▶ **Excerpt**
Start of Block
That’s not quite true. For example, if you study the KdV equation which describes shallow water wave, the natural wave is the *soliton*. Same goes for light in a fiber optic. These can be related to asymptotically sinusoidal wave satisfying the Schrodinger equation, through the process call inverse scattering.

In general, the natural wave we want to study are solitons. Over time, solitons keep its shape as it moves, while being sturdy and highly resistant against disturbance. This allows us to think of them as concrete object.

When it comes to physical field, it’s common for those field to satisfy a law that is both time and space invariant. After all, we expect the law of physics to be unchanged over time and space, so as long as there are no external forces we expect these fields to be space and time invariant. In that case, complex exponential on imaginary axis has a very specific property: it diagonalizes the translation, in other word, translation only causes a multiplication by a constant factor. If the equation is also linear, which is a common situation when you’re looking at *perturbed* equation (that is, equation describe tiny changes from the equilibrium), then these equation are linear and hence has superposition, so complex exponential on imaginary axis satisfies all the other properties of solitons automatically. This makes them the most natural wave. Sine wave is equivalent to these wave, but in real number.
End of Block
▶ **Record excerpts**
Start of Block
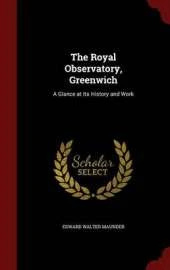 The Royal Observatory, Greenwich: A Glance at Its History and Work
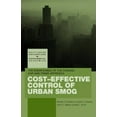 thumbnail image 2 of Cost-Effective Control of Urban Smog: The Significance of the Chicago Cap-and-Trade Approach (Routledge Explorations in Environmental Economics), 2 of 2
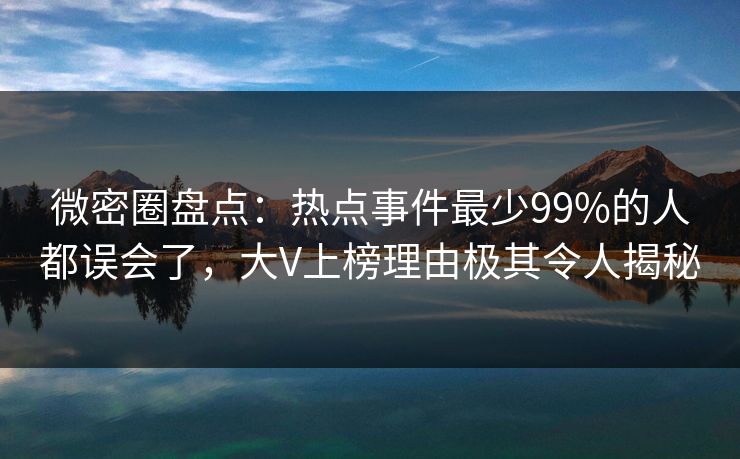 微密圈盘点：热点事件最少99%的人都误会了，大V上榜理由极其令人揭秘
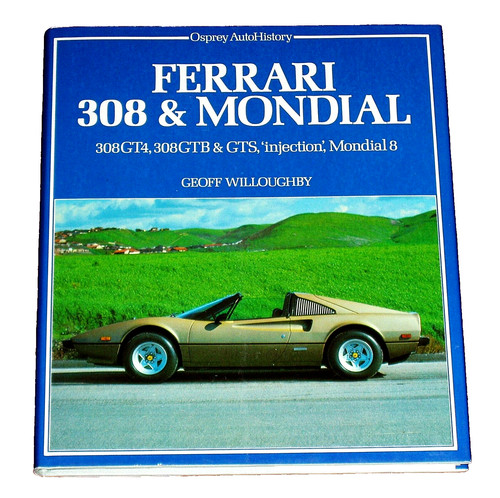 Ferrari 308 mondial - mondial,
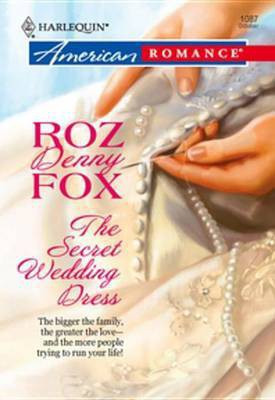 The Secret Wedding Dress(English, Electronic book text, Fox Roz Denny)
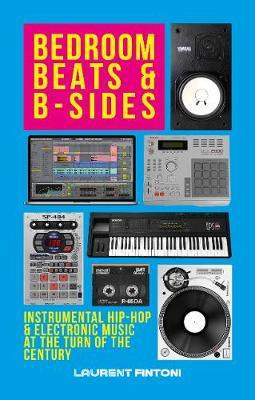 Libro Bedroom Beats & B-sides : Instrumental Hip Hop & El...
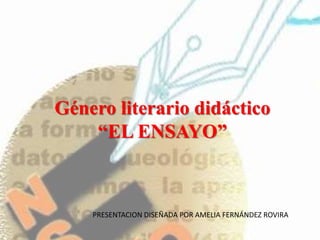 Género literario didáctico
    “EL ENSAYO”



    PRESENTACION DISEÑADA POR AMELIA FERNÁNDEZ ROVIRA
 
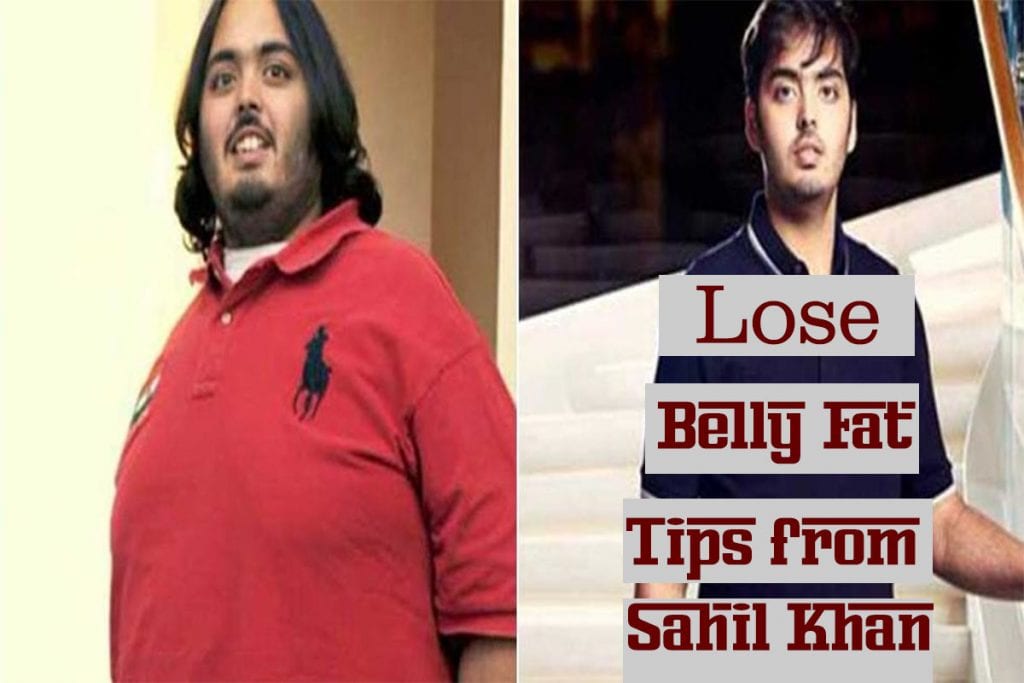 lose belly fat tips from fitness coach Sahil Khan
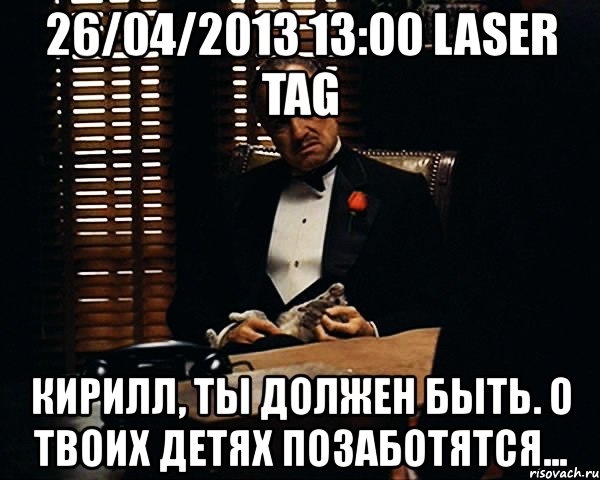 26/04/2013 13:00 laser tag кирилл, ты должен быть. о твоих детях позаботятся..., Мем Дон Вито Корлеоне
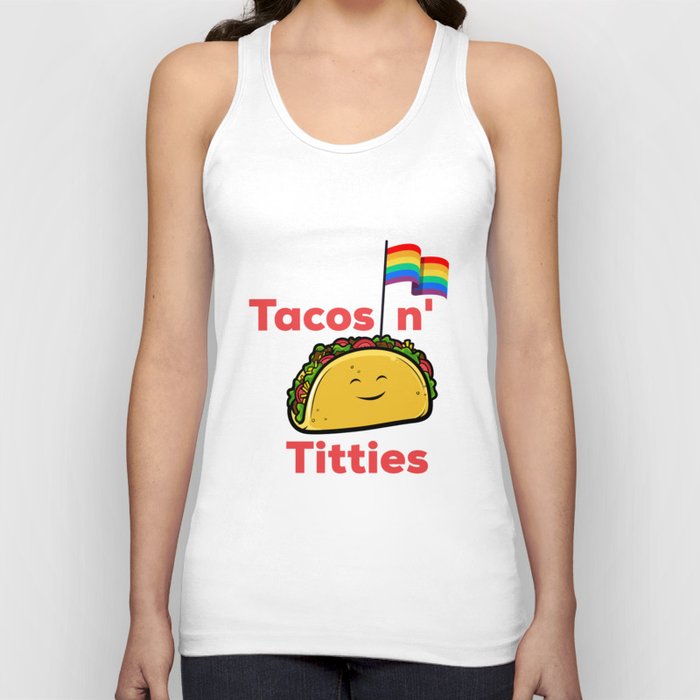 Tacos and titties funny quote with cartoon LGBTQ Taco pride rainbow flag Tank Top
End of Block
▶ **Your tasks**
**1.** Write out the stretch of the passage on solitons from "That’s not quite" through "as concrete object.".
**2.** According to the passage on solitons, which equation describes shallow water waves?
**3.** Carry on the passage on solitons from the point where it stops.

▶ **Your responses**
**1.**
That’s not quite true. For example, if you study the KdV equation which describes shallow water wave, the natural wave is the *soliton*. Same goes for light in a fiber optic. These can be related to asymptotically sinusoidal wave satisfying the Schrodinger equation, through the process call inverse scattering.

In general, the natural wave we want to study are solitons. Over time, solitons keep its shape as it moves, while being sturdy and highly resistant against disturbance. This allows us to think of them as concrete object.

**2.** The KdV equation.

**3.**
If the law is not space invariant but time invariant, due to an effect that is localized in space, one can look at the far-field approximation: what do the waves look like far enough, where they behave almost as if there are no external forces, and the above analysis still work approximately.

The difficulty started to come in when you no longer have perturbed equations and have to face non-linear equation. Then you would have to look at solitons that are very different from sine waves.